You do not find it difficult to trust the management of the universe
and all outward creations to the Lord. Can your own case be more complex and
difficult than these, that you have to be anxious or troubled about His
management of you? Get rid of such doubts! Take your stand on the power and
trustworthiness of your God. See how quickly all difficulties will vanish before
a steadfast determination to believe. Trust God always and you will find the
faith that perhaps begins by a mighty effort, will end, sooner or later, by
becoming the easy and natural habit of the soul. A law of the spiritual life is
that every act of trust makes the next act less difficult. And at last, if you
persist in these acts of trust, trusting becomes like breathing the natural
unconscious action of the redeemed soul.
Believe All God's Promises
Put your will into your believing. Your faith must not be passive. Your
faith must be active energy. Be firmly resolved and say, "I will believe.
I will not be discouraged. For "we are made partakers of Christ,
if we hold the beginning of our confidence (faith) steadfast unto the end''
(Hebrews 3 14). They begin to build a little faith, but then begin to doubt.
When we give in to doubts, we cannot have faith! We are told "all things
are possible to him that believeth" (Mark 9:23). In Hebrews 11:33,34, we
see that faith has subdued kingdoms, wrought righteousness, obtained promises,
stopped the mouths of lions, quenched the violence of fire, escaped the edge of
the sword, waxed valiant in fight, turned to flight the armies of the aliens.

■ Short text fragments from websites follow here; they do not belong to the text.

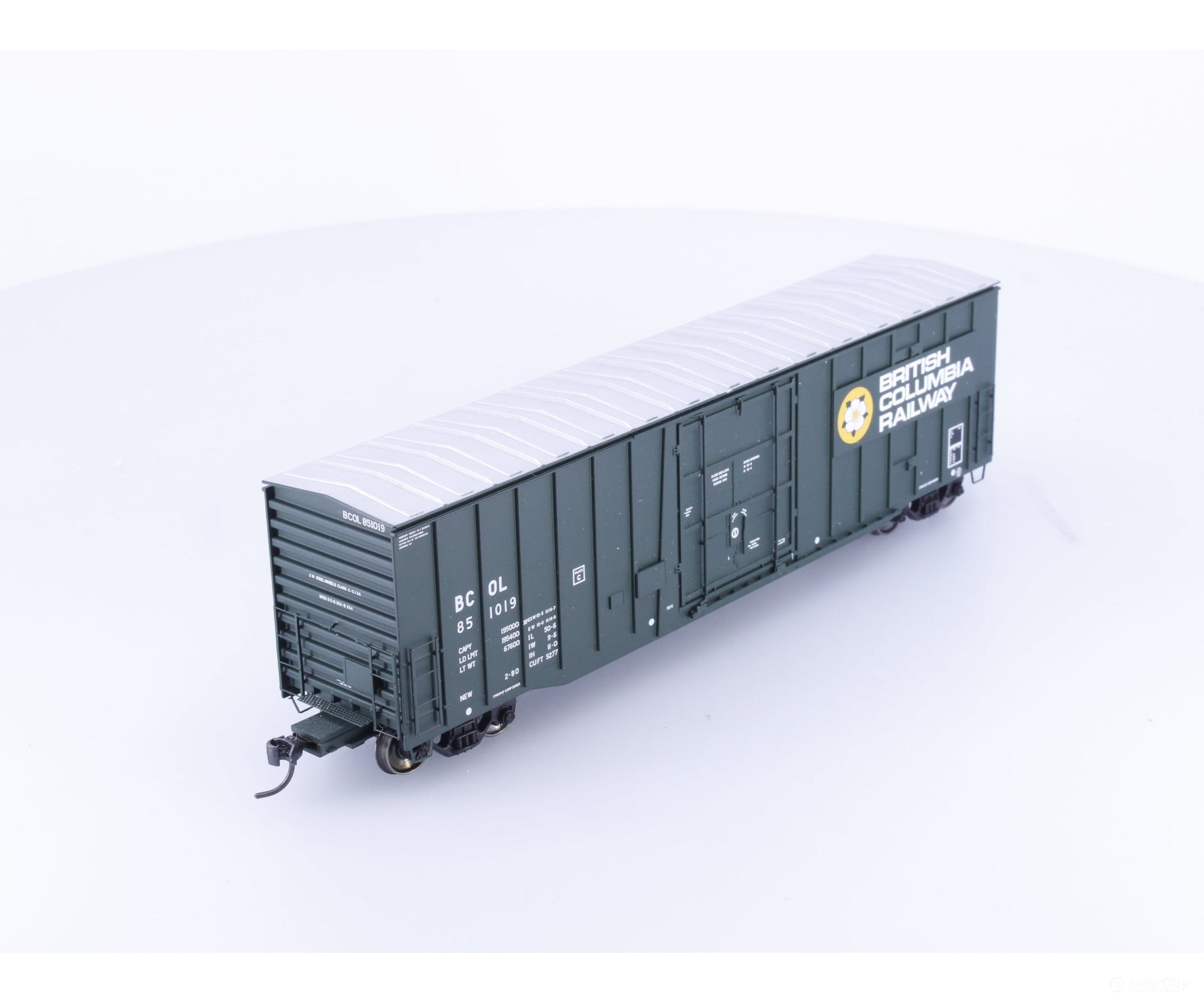 Atlas 20002675 HO NSC 5277 Plug Door Boxcar BC Rail (BCOL) 851019 - Freight Cars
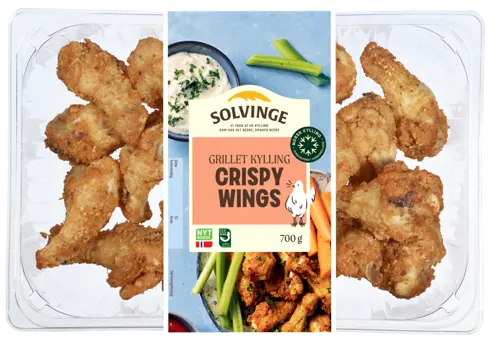 Crispy wings kylling 700g Solving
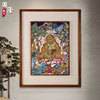 《巴拉尼泊尔黄财神》西藏纯手绘唐卡，装饰画八方财神玄关大挂画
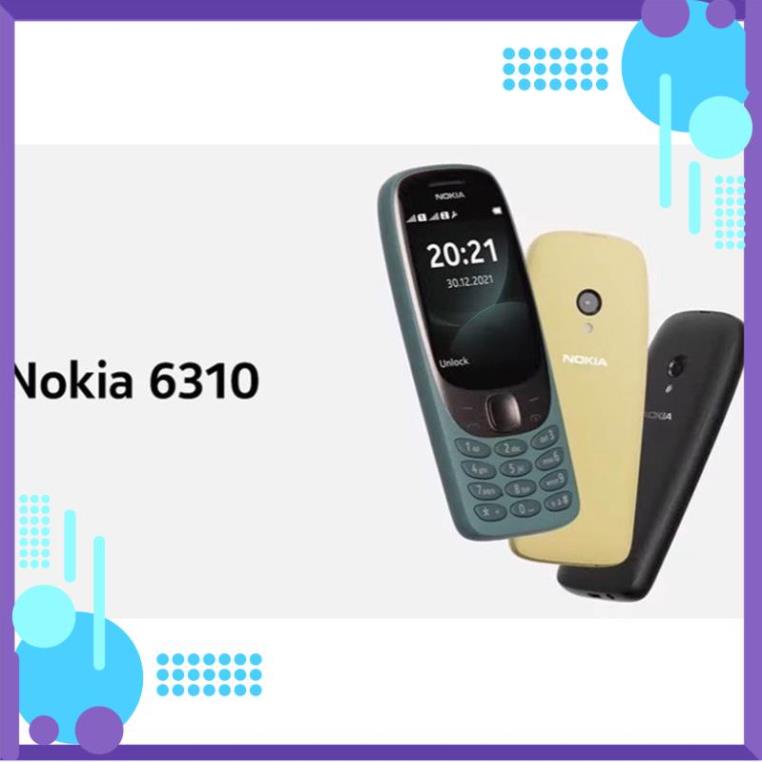 Điện thoại Nokia 6310  Kiểu dáng sang trọng MSP 021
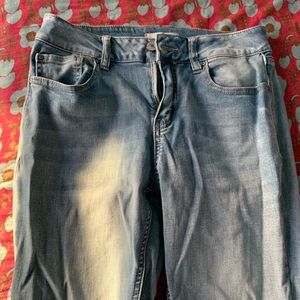 charlotte russe light wash denim skinny jeans
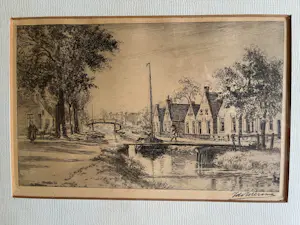Ids Wiersma - Noorderdwarsvaart in Drachten uit 1923 kopen? Bied vanaf 75!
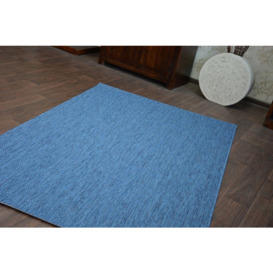 Cika Single Coloured Rug Blue, 160x230 cm - thumbnail 3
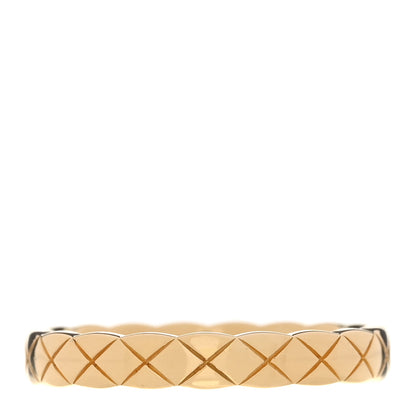 Chanel 18K Yellow Gold Mini Coco Crush Ring 55 7.25 3 of 5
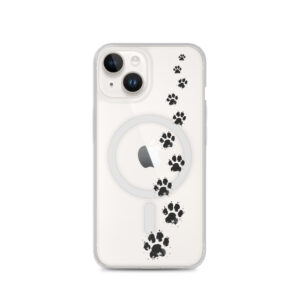 Transparente iPhone®-Hülle Hundepfote mit MagSafe®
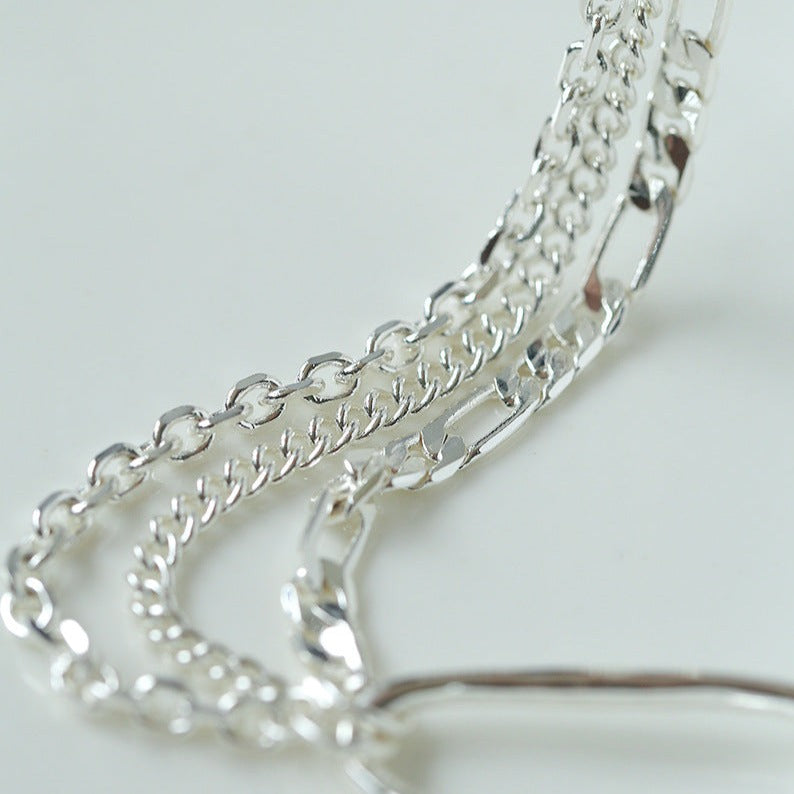 Black Agate Splicing Multi-layer Chain Necklace | necklaces | 8new, _badge_new, black onyx, colorful, Natural stone, necklace | SHOPQAQ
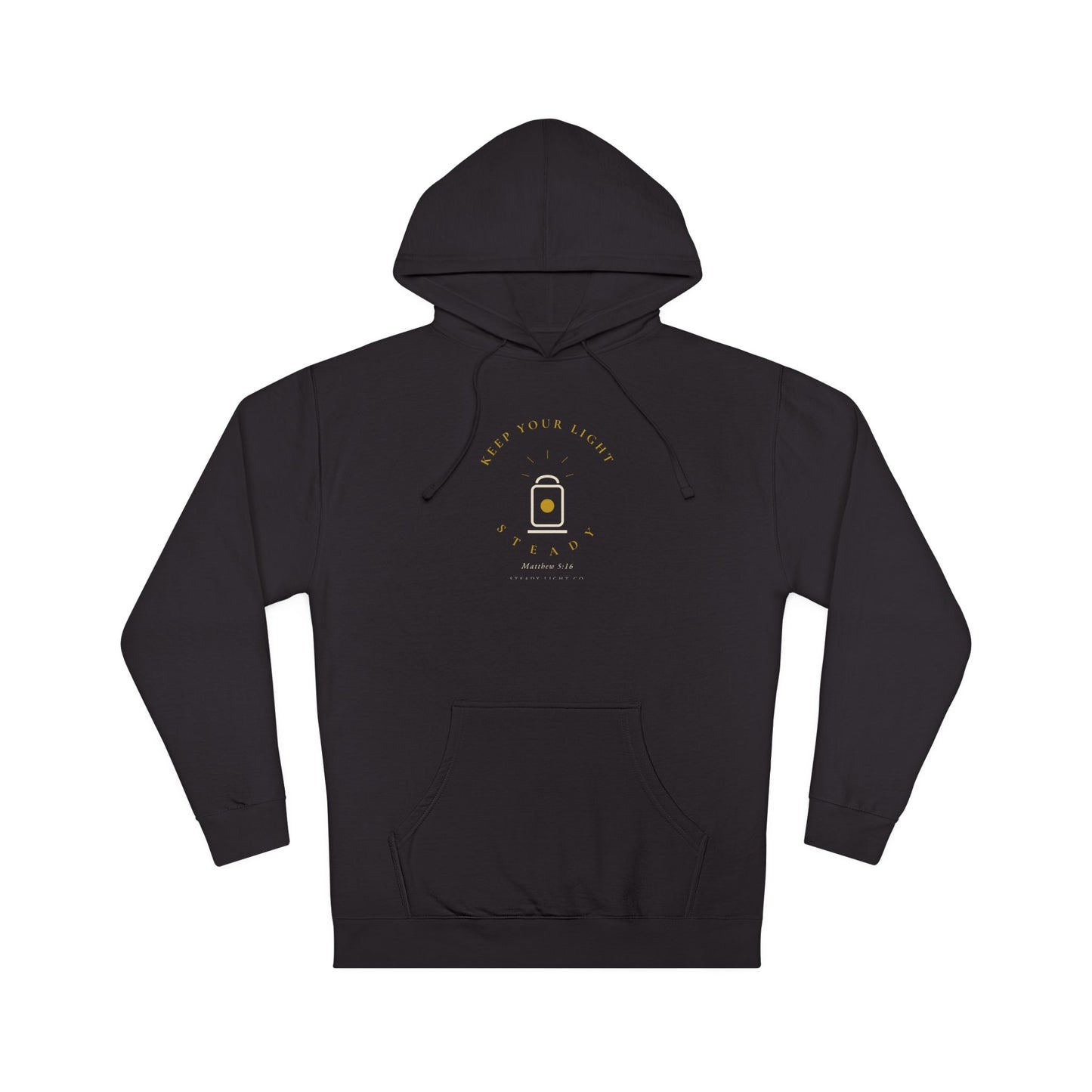Steady Light — Minimal Christian Faith Hoodie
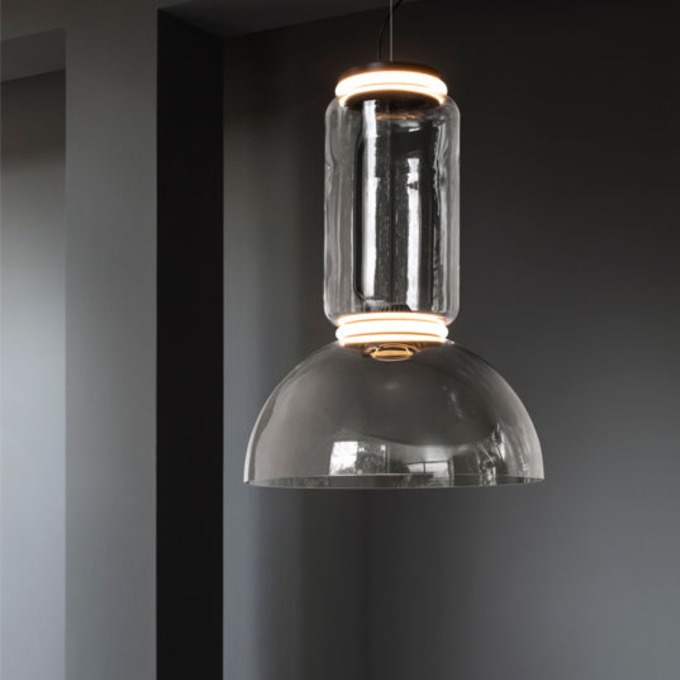 Lamp Flos Noctambule Suspension Cylinder Bowl Pendant  - 1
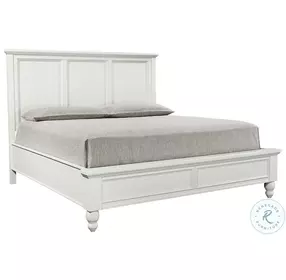 Cambridge White King Panel Bed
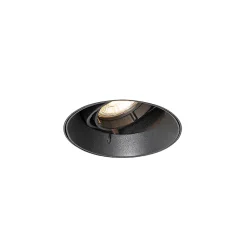 Spot encastré moderne noir GU10 rond sans bordure - Oneon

The Word assures us that faith can do it again. Our Lord Himself says, "If
ye have faith as a grain of mustard seed, ye shall say unto this mountain,
Remove hence to yonder place; and it shall remove; and nothing shall be
impossible unto you" (Matthew 17:20).
If you are a child of God, you must have at least as much faith as a
grain of mustard seed. Therefore, you dare not say again that you cannot trust
because you have no faith. Instead, you should say, "I can trust my Lord,
and I will trust Him. All the powers of earth or hell will not be able to make
me doubt my wonderful, glorious, faithful Redeemer!"
Let your faith believe all of God's promises. In every dark hour
remember: "Though now for a season, if need be, ye are in heaviness through
manifold temptations" (1 Peter 1 6), be patient and trustful, and wait.
First Peter 1:7 encourages us "that the trial of your faith, being much
more precious than of gold that perisheth, though it be tried with fire, might
be found unto praise and honour and glory at the appearing of Jesus Christ."